## Dataset records
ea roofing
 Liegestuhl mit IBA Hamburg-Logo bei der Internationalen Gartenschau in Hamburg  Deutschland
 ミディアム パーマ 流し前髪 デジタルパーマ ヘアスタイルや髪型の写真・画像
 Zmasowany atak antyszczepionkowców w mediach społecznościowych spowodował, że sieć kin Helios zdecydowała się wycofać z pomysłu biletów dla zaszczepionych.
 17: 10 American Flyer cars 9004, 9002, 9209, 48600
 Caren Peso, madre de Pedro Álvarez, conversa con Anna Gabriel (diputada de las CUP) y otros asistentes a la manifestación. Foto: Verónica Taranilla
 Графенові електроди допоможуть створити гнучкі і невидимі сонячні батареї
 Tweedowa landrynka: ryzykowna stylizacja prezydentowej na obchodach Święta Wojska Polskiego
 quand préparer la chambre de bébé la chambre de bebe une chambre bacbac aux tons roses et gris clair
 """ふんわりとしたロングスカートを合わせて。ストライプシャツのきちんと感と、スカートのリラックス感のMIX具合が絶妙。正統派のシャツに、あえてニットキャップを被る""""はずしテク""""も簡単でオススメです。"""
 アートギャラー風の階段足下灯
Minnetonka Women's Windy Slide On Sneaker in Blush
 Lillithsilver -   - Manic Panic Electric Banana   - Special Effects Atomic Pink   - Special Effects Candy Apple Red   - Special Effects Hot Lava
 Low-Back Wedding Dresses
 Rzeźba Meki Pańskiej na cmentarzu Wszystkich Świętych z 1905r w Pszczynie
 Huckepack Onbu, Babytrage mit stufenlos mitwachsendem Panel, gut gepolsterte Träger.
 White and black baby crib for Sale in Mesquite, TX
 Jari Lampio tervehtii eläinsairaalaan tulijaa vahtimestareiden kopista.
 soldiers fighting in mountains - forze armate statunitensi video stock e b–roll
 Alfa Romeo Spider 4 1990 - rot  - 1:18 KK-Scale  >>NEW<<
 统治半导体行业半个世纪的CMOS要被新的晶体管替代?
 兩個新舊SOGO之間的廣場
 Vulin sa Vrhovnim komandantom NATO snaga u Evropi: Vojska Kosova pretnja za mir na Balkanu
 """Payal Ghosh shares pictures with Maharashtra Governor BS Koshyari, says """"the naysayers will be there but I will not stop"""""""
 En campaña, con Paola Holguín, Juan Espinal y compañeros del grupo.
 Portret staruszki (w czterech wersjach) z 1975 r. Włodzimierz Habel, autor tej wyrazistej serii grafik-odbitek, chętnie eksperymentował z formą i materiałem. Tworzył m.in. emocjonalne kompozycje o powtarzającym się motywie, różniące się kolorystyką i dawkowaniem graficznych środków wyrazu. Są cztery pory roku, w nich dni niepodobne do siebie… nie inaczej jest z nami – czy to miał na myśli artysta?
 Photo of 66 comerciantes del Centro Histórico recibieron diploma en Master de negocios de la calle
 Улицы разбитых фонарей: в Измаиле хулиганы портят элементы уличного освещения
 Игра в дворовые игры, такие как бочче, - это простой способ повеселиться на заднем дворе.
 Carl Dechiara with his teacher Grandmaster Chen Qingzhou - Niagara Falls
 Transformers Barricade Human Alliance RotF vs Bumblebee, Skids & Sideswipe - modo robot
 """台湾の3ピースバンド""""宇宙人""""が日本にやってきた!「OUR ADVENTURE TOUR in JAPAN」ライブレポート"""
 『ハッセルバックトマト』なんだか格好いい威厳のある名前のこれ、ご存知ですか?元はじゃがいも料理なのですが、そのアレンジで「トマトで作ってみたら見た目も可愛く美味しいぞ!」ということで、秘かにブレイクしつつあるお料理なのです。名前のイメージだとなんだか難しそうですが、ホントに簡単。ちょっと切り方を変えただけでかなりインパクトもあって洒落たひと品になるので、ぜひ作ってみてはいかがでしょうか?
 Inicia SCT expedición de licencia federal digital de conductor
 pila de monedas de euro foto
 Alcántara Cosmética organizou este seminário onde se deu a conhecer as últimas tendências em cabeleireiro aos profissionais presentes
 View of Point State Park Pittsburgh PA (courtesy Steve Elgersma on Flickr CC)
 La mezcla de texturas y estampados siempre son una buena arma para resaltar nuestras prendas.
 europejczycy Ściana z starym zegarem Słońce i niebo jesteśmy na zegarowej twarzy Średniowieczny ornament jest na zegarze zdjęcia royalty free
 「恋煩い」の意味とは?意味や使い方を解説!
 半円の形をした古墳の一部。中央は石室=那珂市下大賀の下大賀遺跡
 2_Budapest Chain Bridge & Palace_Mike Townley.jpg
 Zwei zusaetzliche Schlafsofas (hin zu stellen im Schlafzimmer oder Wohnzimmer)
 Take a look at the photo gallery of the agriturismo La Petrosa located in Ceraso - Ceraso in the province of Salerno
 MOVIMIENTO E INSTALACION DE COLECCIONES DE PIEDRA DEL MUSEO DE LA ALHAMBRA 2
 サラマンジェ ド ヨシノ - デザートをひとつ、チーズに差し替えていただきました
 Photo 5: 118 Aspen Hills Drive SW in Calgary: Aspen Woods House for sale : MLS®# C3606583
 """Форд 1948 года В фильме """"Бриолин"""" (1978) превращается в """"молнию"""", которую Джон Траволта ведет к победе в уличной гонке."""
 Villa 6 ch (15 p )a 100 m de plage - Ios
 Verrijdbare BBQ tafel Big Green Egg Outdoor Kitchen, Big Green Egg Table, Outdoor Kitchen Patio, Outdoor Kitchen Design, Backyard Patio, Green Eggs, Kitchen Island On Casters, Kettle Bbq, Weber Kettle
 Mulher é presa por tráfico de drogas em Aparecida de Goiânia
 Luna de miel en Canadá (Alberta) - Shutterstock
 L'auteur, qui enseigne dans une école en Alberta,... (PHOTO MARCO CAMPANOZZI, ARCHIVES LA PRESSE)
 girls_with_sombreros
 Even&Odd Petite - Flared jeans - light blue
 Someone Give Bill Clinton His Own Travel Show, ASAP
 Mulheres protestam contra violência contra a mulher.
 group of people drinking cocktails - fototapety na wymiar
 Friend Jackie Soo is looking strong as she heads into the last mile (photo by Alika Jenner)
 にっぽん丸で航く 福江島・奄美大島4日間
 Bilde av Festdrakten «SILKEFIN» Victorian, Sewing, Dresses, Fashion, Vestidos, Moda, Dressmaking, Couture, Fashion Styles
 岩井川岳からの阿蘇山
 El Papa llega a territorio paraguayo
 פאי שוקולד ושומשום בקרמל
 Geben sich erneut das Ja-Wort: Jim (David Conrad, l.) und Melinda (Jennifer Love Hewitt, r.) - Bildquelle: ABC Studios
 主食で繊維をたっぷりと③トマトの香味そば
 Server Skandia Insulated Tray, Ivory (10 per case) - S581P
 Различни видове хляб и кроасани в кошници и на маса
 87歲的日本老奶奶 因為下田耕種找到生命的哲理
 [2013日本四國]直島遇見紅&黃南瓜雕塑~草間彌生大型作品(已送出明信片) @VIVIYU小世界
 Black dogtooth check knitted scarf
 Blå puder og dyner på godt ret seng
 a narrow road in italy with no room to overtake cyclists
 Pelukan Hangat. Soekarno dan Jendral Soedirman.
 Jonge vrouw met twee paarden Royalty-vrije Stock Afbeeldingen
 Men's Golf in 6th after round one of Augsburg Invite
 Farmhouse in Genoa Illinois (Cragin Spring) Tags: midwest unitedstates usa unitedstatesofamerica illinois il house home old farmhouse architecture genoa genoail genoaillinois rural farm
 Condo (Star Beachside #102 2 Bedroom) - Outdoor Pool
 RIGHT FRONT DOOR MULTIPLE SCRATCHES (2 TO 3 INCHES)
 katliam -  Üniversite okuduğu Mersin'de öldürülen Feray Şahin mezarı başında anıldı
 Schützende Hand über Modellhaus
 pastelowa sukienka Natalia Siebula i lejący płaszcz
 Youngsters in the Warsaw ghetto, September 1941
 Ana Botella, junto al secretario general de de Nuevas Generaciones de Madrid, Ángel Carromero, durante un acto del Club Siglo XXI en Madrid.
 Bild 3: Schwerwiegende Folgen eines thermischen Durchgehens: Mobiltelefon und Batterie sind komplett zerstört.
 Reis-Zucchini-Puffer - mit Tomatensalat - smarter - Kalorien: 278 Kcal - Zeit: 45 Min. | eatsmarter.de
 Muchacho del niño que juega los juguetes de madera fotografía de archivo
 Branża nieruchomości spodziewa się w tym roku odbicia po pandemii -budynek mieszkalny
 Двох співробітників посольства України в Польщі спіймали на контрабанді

## Action item
Go through the listing above and write out exactly the lines starting with the one holding "Rzeźba Meki Pańskiej" and running through the one holding "Vulin sa Vrhovnim", ends included, and no others.

## Expected output
 Rzeźba Meki Pańskiej na cmentarzu Wszystkich Świętych z 1905r w Pszczynie
 Huckepack Onbu, Babytrage mit stufenlos mitwachsendem Panel, gut gepolsterte Träger.
 White and black baby crib for Sale in Mesquite, TX
 Jari Lampio tervehtii eläinsairaalaan tulijaa vahtimestareiden kopista.
 soldiers fighting in mountains - forze armate statunitensi video stock e b–roll
 Alfa Romeo Spider 4 1990 - rot  - 1:18 KK-Scale  >>NEW<<
 统治半导体行业半个世纪的CMOS要被新的晶体管替代?
 兩個新舊SOGO之間的廣場
 Vulin sa Vrhovnim komandantom NATO snaga u Evropi: Vojska Kosova pretnja za mir na Balkanu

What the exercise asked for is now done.